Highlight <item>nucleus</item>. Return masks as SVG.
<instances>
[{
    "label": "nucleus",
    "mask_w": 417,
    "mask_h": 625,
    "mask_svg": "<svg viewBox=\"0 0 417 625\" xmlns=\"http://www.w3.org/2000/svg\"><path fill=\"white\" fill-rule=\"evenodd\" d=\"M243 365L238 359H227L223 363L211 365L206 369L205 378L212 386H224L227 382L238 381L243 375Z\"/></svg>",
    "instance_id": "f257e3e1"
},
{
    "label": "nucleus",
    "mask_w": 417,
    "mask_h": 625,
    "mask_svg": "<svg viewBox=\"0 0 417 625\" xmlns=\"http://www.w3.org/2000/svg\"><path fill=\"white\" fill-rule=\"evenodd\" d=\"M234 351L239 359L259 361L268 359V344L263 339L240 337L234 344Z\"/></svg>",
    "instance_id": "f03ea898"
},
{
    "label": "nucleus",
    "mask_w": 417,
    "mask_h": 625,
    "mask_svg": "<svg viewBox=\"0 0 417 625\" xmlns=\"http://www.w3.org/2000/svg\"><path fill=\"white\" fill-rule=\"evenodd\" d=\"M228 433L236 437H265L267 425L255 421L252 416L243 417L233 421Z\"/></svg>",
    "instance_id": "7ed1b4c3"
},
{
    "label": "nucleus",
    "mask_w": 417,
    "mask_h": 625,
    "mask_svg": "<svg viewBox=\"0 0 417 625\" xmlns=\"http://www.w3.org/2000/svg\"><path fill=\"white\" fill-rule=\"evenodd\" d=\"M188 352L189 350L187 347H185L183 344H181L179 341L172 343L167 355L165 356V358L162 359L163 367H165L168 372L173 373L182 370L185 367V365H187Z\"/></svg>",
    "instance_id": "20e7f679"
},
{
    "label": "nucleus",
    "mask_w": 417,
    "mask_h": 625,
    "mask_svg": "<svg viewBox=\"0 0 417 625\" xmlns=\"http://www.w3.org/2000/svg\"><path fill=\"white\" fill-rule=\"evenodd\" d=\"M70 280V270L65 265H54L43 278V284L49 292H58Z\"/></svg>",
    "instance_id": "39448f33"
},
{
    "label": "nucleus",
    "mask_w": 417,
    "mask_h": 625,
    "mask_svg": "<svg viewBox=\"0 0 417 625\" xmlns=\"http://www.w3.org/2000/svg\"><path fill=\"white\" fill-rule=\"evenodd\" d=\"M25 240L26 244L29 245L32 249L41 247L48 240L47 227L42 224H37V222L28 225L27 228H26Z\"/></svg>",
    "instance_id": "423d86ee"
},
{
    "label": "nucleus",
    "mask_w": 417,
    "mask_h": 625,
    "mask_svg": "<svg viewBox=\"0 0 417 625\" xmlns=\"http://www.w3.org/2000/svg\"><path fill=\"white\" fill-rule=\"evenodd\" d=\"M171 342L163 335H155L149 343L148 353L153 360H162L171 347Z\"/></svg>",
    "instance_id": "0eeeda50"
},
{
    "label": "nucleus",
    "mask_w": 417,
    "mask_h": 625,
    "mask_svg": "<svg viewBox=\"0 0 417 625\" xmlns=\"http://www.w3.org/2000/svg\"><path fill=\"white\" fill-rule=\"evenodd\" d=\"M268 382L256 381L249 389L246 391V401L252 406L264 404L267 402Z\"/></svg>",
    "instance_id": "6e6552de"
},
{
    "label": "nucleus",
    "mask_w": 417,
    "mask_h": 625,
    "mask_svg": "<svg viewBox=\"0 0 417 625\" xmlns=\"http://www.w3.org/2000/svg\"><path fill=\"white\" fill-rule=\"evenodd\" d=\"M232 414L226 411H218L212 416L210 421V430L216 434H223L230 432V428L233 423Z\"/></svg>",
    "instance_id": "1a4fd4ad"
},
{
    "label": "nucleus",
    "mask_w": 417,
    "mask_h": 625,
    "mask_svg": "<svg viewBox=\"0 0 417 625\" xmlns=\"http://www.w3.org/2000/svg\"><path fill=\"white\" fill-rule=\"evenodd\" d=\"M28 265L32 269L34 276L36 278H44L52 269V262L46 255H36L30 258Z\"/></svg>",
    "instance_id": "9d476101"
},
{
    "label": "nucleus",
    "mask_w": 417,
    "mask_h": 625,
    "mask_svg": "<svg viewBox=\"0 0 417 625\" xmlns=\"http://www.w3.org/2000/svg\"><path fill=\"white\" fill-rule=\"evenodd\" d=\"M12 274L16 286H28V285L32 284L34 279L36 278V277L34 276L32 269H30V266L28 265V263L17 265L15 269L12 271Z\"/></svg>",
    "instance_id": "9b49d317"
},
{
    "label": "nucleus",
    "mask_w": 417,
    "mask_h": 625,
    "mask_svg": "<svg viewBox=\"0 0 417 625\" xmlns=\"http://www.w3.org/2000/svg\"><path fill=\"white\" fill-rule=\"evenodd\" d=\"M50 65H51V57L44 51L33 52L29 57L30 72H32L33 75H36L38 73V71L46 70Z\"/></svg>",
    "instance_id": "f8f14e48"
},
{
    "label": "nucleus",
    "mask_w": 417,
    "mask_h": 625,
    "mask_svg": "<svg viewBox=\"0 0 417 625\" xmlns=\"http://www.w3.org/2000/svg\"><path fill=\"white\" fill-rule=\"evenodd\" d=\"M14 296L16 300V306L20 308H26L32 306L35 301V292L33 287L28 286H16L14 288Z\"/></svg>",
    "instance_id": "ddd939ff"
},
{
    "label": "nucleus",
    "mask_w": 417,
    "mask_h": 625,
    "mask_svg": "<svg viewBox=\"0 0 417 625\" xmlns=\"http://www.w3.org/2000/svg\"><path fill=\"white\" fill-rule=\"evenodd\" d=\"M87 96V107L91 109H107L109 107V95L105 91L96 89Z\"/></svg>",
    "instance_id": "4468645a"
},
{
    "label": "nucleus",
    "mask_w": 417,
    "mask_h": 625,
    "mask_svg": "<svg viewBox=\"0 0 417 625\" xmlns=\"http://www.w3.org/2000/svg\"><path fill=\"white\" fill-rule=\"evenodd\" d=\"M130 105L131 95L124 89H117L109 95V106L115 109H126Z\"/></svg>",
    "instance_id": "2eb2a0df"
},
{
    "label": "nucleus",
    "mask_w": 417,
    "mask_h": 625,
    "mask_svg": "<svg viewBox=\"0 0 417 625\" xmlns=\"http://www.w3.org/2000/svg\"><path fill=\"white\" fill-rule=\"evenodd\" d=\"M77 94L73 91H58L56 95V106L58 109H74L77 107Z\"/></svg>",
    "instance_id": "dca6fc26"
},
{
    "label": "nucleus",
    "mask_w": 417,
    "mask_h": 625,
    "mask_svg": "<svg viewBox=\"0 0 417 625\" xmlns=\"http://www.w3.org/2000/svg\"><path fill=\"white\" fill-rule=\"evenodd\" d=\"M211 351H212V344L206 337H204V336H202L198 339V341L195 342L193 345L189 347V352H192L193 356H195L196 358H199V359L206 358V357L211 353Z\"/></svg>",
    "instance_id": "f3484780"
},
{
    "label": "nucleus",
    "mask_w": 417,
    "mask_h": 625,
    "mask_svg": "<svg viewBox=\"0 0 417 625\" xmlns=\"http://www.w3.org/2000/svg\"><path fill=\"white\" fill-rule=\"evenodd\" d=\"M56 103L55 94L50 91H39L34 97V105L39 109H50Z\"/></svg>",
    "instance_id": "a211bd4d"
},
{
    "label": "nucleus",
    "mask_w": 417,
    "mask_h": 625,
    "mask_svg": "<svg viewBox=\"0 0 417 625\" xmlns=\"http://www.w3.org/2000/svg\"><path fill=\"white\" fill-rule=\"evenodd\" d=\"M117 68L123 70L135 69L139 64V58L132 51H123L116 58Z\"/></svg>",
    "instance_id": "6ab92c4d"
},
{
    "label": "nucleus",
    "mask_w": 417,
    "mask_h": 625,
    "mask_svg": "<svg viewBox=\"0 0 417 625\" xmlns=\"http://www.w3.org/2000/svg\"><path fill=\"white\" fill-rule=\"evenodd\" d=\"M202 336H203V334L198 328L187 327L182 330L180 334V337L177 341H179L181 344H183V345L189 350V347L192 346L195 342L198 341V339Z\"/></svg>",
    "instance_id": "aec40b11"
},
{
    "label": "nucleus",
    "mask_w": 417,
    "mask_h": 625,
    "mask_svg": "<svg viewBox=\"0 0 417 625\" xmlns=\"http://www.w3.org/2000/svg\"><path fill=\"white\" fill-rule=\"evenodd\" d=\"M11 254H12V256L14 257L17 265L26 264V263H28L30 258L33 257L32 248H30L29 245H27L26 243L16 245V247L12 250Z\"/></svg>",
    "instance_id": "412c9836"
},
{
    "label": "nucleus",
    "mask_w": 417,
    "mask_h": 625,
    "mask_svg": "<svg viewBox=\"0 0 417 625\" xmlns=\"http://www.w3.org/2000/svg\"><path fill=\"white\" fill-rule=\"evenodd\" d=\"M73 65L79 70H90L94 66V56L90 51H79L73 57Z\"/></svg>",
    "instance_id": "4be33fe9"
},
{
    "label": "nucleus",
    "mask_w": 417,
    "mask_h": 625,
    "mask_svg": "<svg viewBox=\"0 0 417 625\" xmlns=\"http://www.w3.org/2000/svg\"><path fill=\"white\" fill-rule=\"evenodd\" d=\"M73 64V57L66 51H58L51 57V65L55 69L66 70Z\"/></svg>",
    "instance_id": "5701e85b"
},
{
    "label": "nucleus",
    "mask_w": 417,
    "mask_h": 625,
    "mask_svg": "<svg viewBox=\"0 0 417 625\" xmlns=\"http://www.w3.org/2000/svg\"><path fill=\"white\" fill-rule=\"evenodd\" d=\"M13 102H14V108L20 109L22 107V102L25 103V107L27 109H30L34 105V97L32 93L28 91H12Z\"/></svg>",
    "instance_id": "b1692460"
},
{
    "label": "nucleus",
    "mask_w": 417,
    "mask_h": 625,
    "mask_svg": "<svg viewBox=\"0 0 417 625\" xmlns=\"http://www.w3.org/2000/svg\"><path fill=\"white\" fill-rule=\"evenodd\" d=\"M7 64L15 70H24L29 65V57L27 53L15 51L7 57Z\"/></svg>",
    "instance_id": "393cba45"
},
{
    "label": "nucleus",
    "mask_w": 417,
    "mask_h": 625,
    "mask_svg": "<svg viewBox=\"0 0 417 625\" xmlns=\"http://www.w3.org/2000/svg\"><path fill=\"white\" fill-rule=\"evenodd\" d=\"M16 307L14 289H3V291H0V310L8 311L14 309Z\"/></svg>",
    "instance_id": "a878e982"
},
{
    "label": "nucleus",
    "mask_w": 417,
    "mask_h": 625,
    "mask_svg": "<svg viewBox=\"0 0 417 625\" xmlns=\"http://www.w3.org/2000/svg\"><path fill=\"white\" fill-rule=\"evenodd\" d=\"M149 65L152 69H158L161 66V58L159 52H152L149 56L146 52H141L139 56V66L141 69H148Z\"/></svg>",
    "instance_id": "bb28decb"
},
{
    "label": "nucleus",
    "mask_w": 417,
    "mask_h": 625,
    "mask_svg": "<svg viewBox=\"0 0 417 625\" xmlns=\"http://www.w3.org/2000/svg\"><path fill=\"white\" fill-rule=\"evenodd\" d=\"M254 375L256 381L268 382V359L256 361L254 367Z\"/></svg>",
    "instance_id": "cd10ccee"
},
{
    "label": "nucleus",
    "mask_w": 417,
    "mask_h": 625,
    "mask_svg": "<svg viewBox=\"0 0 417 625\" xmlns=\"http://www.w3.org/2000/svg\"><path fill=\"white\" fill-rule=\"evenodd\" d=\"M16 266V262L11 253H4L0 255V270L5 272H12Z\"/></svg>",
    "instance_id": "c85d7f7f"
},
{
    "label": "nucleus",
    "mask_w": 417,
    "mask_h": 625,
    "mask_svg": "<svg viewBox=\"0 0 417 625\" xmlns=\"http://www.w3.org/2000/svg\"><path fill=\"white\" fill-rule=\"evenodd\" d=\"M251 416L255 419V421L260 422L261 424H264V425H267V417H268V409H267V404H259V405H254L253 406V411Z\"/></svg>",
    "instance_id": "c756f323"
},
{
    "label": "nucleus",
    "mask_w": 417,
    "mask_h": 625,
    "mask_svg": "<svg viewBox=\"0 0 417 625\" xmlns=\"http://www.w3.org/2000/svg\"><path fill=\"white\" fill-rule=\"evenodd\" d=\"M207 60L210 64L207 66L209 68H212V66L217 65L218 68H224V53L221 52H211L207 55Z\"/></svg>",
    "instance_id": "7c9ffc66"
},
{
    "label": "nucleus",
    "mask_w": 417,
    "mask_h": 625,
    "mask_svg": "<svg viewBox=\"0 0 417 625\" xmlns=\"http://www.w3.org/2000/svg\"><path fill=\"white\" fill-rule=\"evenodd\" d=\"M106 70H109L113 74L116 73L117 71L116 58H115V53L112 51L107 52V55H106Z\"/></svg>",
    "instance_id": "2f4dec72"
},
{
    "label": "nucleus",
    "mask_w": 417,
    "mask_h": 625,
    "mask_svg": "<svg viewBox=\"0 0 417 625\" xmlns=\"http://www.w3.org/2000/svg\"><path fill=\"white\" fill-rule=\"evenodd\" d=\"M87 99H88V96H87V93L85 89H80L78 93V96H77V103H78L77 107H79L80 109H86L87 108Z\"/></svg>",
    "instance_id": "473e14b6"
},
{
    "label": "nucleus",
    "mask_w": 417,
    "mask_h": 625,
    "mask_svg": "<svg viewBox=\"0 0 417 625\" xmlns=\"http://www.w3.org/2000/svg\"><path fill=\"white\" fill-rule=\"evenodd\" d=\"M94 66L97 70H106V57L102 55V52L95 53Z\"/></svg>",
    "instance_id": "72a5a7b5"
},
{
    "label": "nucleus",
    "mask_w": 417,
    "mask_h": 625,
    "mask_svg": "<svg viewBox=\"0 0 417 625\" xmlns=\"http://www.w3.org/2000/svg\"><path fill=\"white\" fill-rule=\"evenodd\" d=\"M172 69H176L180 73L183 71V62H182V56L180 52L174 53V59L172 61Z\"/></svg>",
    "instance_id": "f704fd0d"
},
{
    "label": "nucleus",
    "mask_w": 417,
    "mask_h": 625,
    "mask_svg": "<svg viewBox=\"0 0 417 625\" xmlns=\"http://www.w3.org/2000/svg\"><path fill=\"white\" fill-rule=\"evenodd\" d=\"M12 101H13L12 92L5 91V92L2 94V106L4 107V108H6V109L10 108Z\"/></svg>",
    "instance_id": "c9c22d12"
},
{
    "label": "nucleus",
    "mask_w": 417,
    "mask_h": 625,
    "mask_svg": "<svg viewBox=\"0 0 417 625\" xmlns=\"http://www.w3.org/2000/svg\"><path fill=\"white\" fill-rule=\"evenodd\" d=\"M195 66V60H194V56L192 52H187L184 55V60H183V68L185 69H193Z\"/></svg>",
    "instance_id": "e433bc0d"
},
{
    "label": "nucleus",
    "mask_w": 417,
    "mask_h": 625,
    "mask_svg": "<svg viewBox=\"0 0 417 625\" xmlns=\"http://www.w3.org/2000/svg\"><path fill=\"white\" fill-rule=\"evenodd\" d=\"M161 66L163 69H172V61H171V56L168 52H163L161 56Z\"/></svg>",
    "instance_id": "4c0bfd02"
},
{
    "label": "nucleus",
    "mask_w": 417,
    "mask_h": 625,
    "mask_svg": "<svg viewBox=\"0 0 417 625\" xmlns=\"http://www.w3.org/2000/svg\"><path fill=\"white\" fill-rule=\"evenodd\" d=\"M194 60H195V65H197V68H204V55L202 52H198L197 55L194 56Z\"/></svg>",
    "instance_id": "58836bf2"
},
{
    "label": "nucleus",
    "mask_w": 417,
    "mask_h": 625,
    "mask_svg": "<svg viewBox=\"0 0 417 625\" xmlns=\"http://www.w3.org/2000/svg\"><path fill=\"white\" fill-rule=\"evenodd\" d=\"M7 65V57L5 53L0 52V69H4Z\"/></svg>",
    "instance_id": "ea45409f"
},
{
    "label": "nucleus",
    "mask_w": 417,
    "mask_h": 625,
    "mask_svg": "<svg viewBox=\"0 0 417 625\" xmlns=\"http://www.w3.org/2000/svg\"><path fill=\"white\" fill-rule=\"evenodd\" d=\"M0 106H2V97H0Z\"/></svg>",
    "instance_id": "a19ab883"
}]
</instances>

• Requirement
Please put the rows above into a JSON list of strings, one string per line, starting with the very first line and going on through the line that contains "352L189 350L187 347H185L183". Include both of those lines and leave out any blank lines.

• Solution below
[
  "Highlight <item>nucleus</item>. Return masks as SVG.",
  "<instances>",
  "[{",
  "    \"label\": \"nucleus\",",
  "    \"mask_w\": 417,",
  "    \"mask_h\": 625,",
  "    \"mask_svg\": \"<svg viewBox=\\\"0 0 417 625\\\" xmlns=\\\"http://www.w3.org/2000/svg\\\"><path fill=\\\"white\\\" fill-rule=\\\"evenodd\\\" d=\\\"M243 365L238 359H227L223 363L211 365L206 369L205 378L212 386H224L227 382L238 381L243 375Z\\\"/></svg>\",",
  "    \"instance_id\": \"f257e3e1\"",
  "},",
  "{",
  "    \"label\": \"nucleus\",",
  "    \"mask_w\": 417,",
  "    \"mask_h\": 625,",
  "    \"mask_svg\": \"<svg viewBox=\\\"0 0 417 625\\\" xmlns=\\\"http://www.w3.org/2000/svg\\\"><path fill=\\\"white\\\" fill-rule=\\\"evenodd\\\" d=\\\"M234 351L239 359L259 361L268 359V344L263 339L240 337L234 344Z\\\"/></svg>\",",
  "    \"instance_id\": \"f03ea898\"",
  "},",
  "{",
  "    \"label\": \"nucleus\",",
  "    \"mask_w\": 417,",
  "    \"mask_h\": 625,",
  "    \"mask_svg\": \"<svg viewBox=\\\"0 0 417 625\\\" xmlns=\\\"http://www.w3.org/2000/svg\\\"><path fill=\\\"white\\\" fill-rule=\\\"evenodd\\\" d=\\\"M228 433L236 437H265L267 425L255 421L252 416L243 417L233 421Z\\\"/></svg>\",",
  "    \"instance_id\": \"7ed1b4c3\"",
  "},",
  "{",
  "    \"label\": \"nucleus\",",
  "    \"mask_w\": 417,",
  "    \"mask_h\": 625,",
  "    \"mask_svg\": \"<svg viewBox=\\\"0 0 417 625\\\" xmlns=\\\"http://www.w3.org/2000/svg\\\"><path fill=\\\"white\\\" fill-rule=\\\"evenodd\\\" d=\\\"M188 352L189 350L187 347H185L183 344H181L179 341L172 343L167 355L165 356V358L162 359L163 367H165L168 372L173 373L182 370L185 367V365H187Z\\\"/></svg>\","
]